### Texto extraído
========================
Nosso presente está lotado de passado

Essa frase foi cunhada por Lília Moritz Schwarcz no livro “Dicionário da Escravidão e Liberdade” de 2018. Essa afirmação aos poucos é percebida pela classe pobre, que não por acaso é formada por negros ou descendentes deles. Nessa publicação a autora discute a importância da palavra e das expressões na manutenção de uma sociedade racista. Em um artigo recente da BBC são apontadas expressões racistas que foram incorporadas no vocabulário brasileiro. Dessa forma, estas falas racistas são naturalizadas reforçando o racismo latente do brasileiro.

Não sem intenção o Grupo Escravidão em São João del-Rei e Vertentes foi pensado. Entendendo o Brasil germinado nesse contexto racista, São João del-Rei e a região das Vertentes não fugiriam a regra. Dessa forma estudando a escravidão como um fenômeno maior, decidimos estudar o racismo e a escravidão tendo como base o contexto nacional. Nesse contexto, nossa Democracia racial sempre esteve próxima de um 'apartheid' racial. Não buscaram entender e “trabalhar” a população na percepção como um todo. Sem que parte da população – a negra e indígena – fossem consideradas inferiores pelos brancos. Buscou-se por uma decisão de cima para baixo, jogar para debaixo do tapete séculos de situações mal resolvidas, determinando que fossem esquecidas. Não foi uma solução inteligente pois o racismo estava eivado na sociedade.

Quando da “Abolição da escravatura” as desigualdades sociais tornaram-se evidentes, a classe política precisou justificar a exploração escancarada das classes pobres, um Darwinismo racial – pseudociência - que embasou os discursos racistas desde então. Ora, se já não existisse esse pendor racista, a sociedade refutaria esse discurso. Partiram para a tentativa do ”branqueamento” da população. O que percebemos é que a escravidão não havia sido digerida e superada na “Lei Áurea”, buscou outra forma de justificar a exploração do negro. Aos negros foi negada a cidadania, mesmo pela República. Negros não podiam ser alfabetizados, terem propriedades e continuaram a ser mão de obra para trabalhos pesados ou domésticos. De forma concomitante, trouxeram imigrantes europeus para ‘tirar’ o defeito da cor com o claro intuito de “branquear” a população de grande parte negra, índios, mestiços das duas raças, além de descendentes de portugueses nascidos aqui. Atestando que o branco europeu seria uma raça superior, em detrimento dos outros povos.
========================
### Dados exibidos

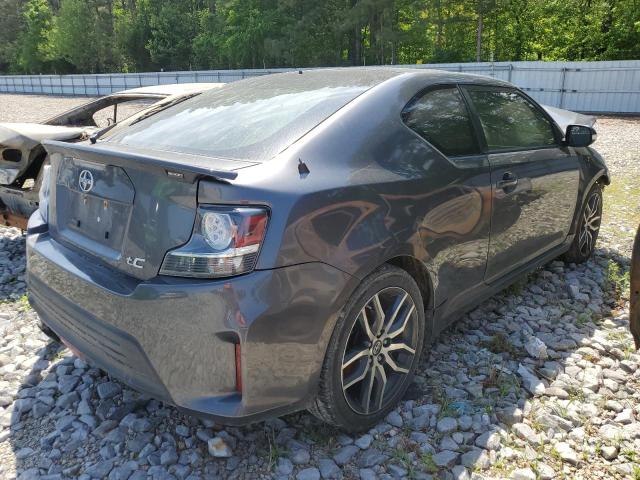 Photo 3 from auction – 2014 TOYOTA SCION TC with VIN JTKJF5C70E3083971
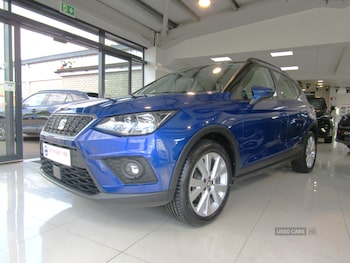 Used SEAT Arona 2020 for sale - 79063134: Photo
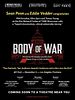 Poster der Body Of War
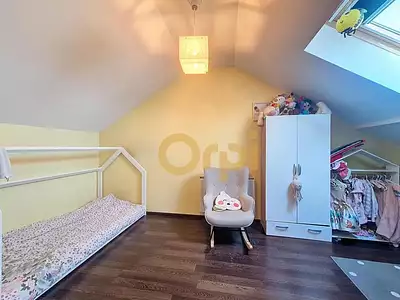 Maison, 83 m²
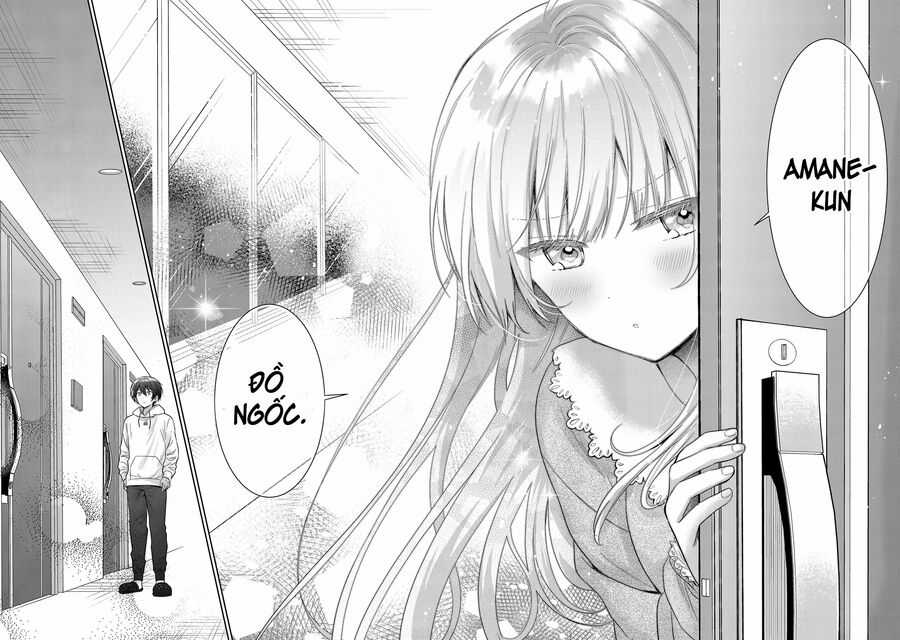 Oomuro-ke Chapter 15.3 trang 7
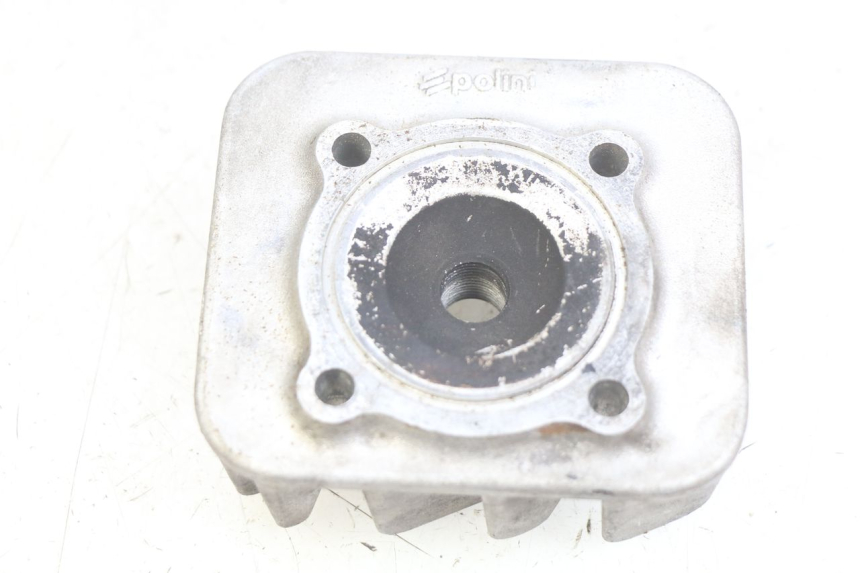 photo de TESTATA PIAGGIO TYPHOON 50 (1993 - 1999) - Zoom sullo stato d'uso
========================
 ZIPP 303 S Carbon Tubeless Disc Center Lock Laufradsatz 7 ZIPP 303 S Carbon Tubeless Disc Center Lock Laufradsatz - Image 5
========================
### Questões de estudo
**a)** No texto sobre escravidão e racismo no Brasil, quais grupos são citados como parte da população que a vinda de imigrantes europeus pretendia “branquear”?
**b)** Prossiga com o texto sobre escravidão e racismo no Brasil a partir do ponto em que ele termina.

### Respostas por tarefa
**a)** Negros; índios; mestiços das duas raças; descendentes de portugueses nascidos aqui.

**b)**
Hoje assistimos o resultado, dessa 'pecha da impureza' na crescente desigualdade. No olhar desconfiado dos bairros de classes média e alta, que ao 'empurrar' as populações pobres para as margens da sociedade, relega a eles, um tratamento igual ao dispensado aos negros desde o início marginalizados. Bairros populares sem investimento em educação, em saúde, em infra-estrutura e segurança, são locais de 'batidas' policiais e com freqüentes vítimas de balas perdidas ou de exploração por milícias. Aqui, o policial pobre - muitas vezes negro - se vê como autoridade impondo aos iguais o autoritarismo e o racismo que sofre na instituição. Trata vizinho como suspeitos, bandidos ‘matáveis’ e, se esquece que só é mais uma peça nesse jogo que todos têm em si um alvo tatuado.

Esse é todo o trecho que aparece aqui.